For my masters thesis I have researched Content-Based Recommendation and keyword extraction as a part of it in detail. One interesting point regarding to keyword extraction is the “quality” of keywords, meaning that if a keyword is descriptive for a document or not.
TF-IDF Definition
For TF-IDF keyword extraction it is necessary to have a large “item base” that contains many keywords. Lets consider you have a set of documents and want to measure the “similarity” to each other of those documents. The more documents your item base contains, the more reliable is the quality statement for a single keyword. You would take a (sub)set of the documents keywords and count the number of overlapping keywords, for example. But how to define if a keyword is descriptive or not? Well, using TF-IDF.

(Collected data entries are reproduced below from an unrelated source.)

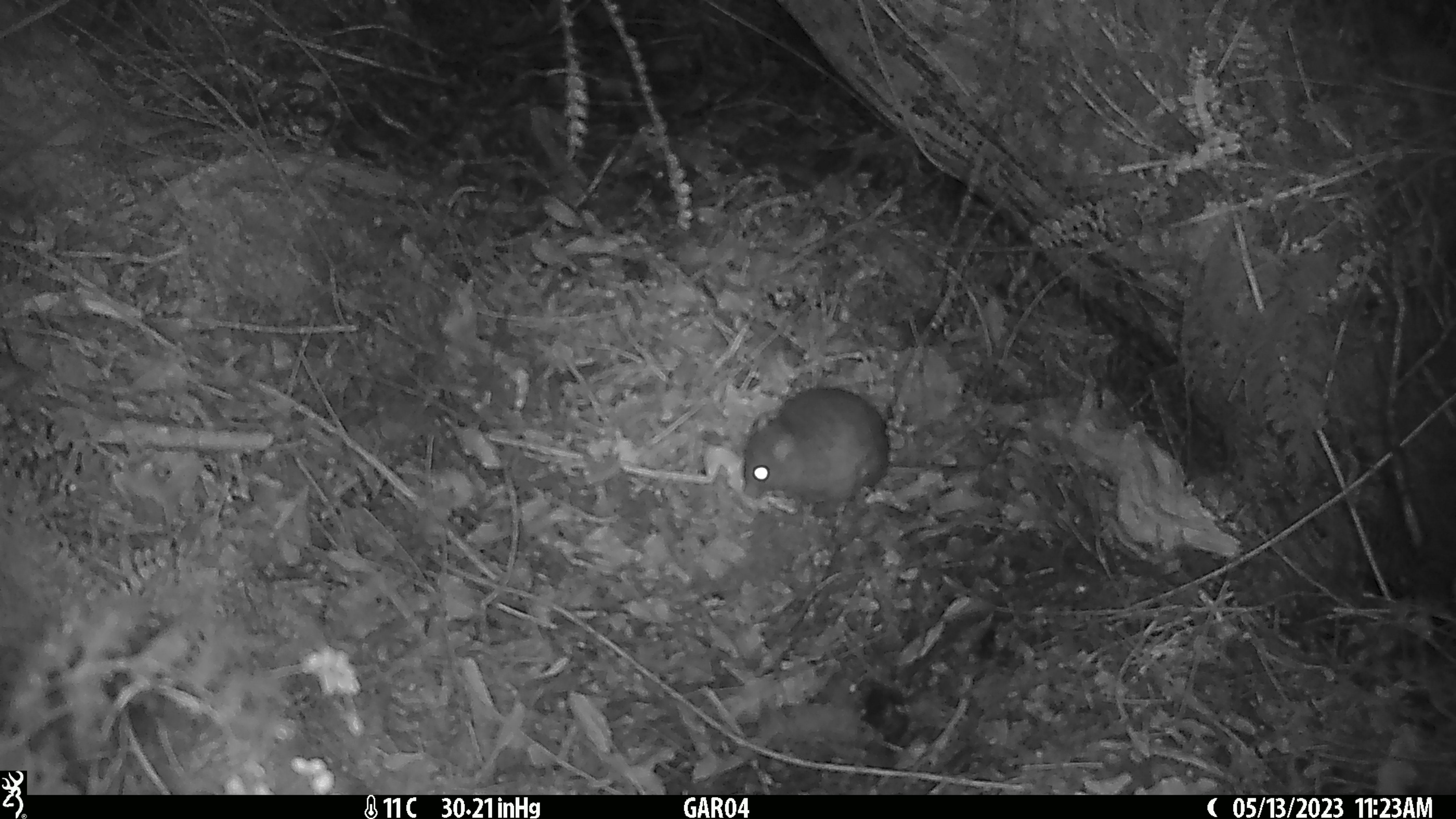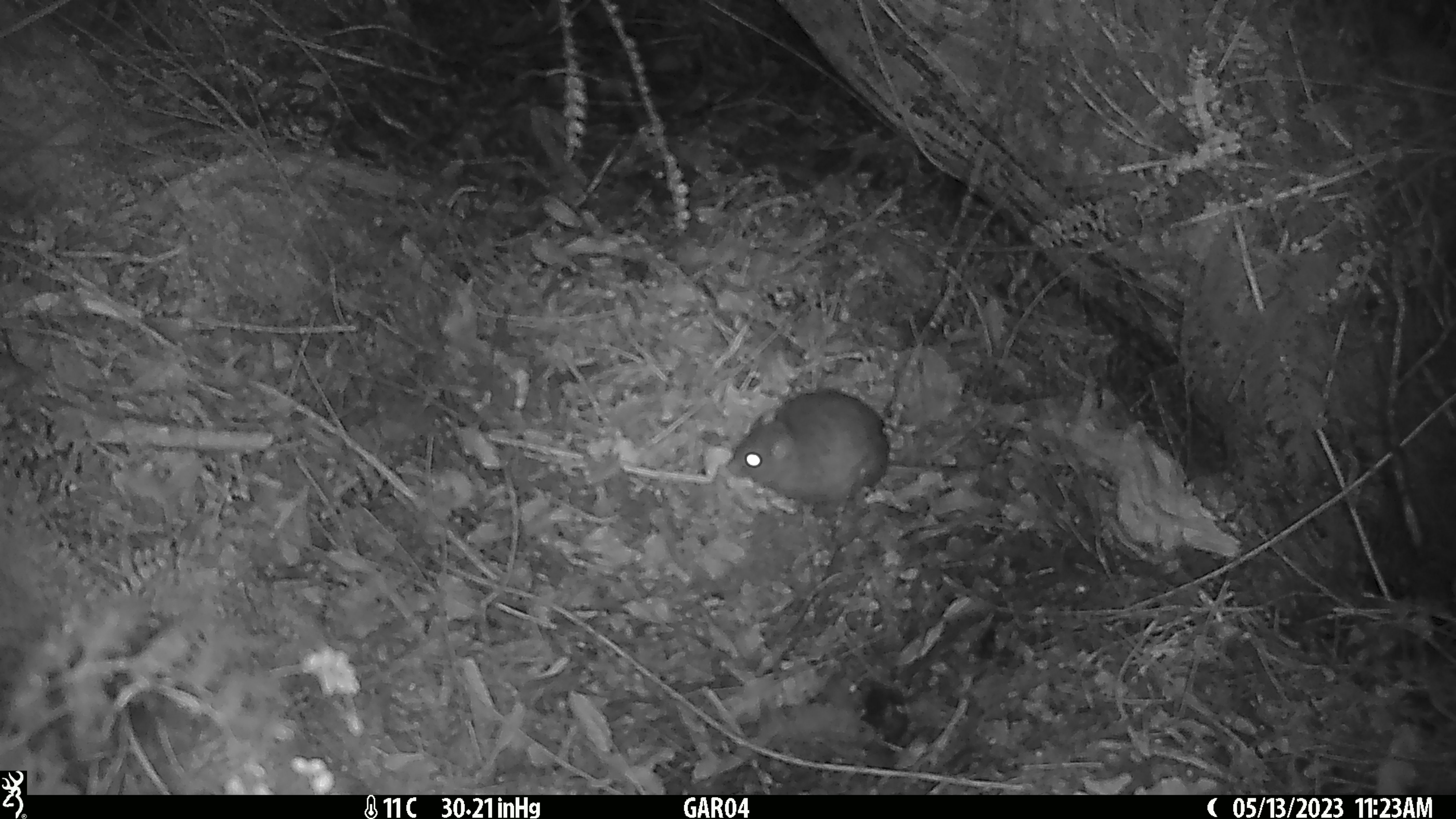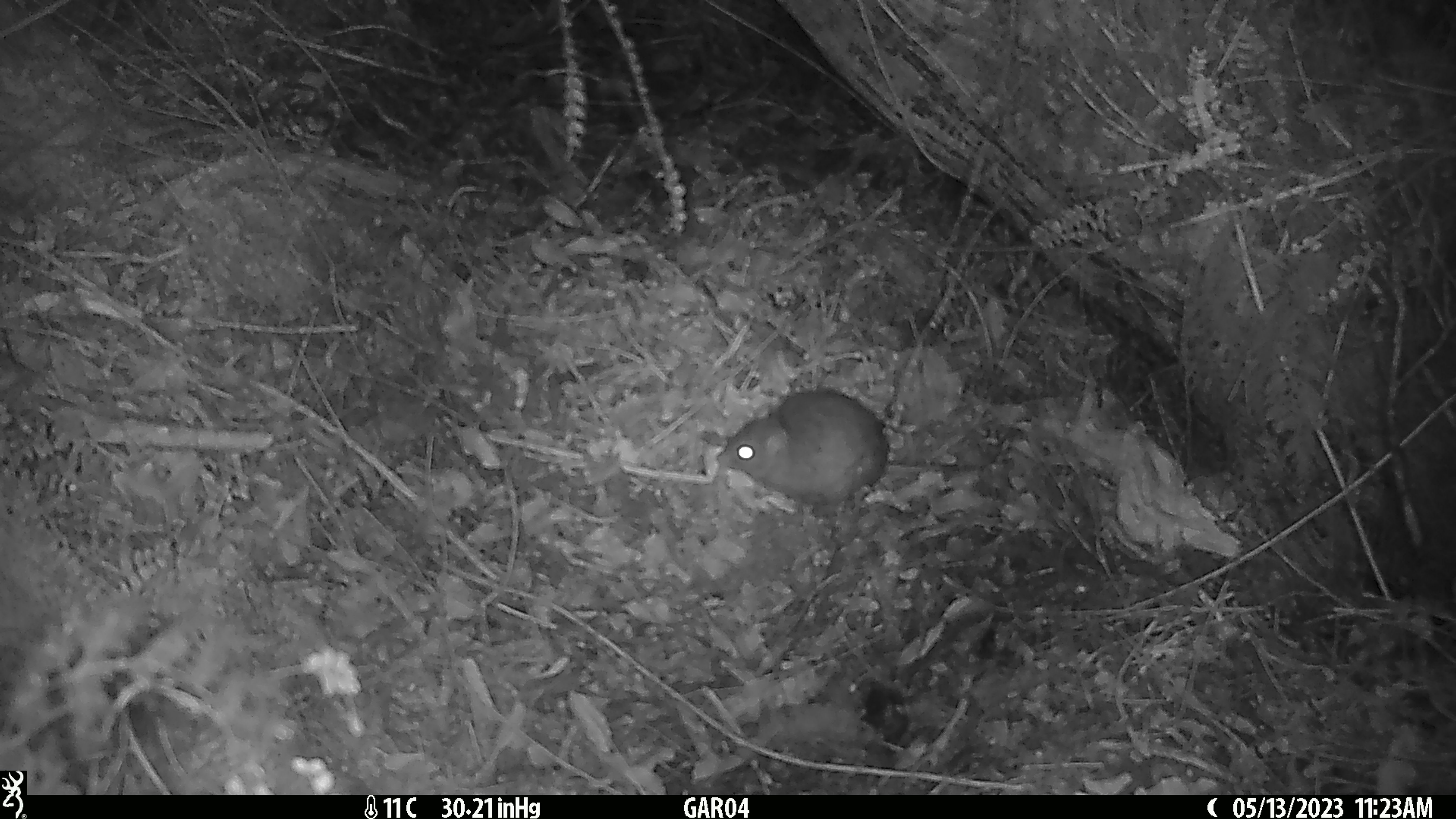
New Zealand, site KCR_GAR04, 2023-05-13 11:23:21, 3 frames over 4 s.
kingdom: Animalia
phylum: Chordata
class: Mammalia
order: Rodentia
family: Muridae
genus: Rattus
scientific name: Rattus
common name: rat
Rat (Rattus).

TF-IDF is defined as follows:
TF-IDF = TF * IDF
TF = ni ⁄ n
IDF = log10 ( I ⁄ m )
where ni is the number of keyword i within a document, n the total number of keywords of a document, I the total number of documents in your item base and m the number of documents that contain i at least once.
TF-IDF Example
Lets demonstrate this with an example. Lets define the following keyword vectors:
D = {This, is, an, example}, P = {The, weather, is, rainy, today}, Q = {Hello, World}
- keyword “this” exists once in D: ni = 1
- number of keywords in D: 4
- We have an total size of documents of three: I = {D, P, Q}
- number of documents that contain “this” at least once: m = 2
Then, the following calculation results:
TF-IDF (“this”) = 1 / 4 / log10 ( 3 ⁄ 2 ) = 0,25 / 0,176 = 1,41
The higher the resulting value, the more qualitative the keyword. Applying this calculation to all keywords of all documents would result in a large list of keywords associated to items. You can then define a threshold that have to be exceeded in order to get considered as a “keyword”.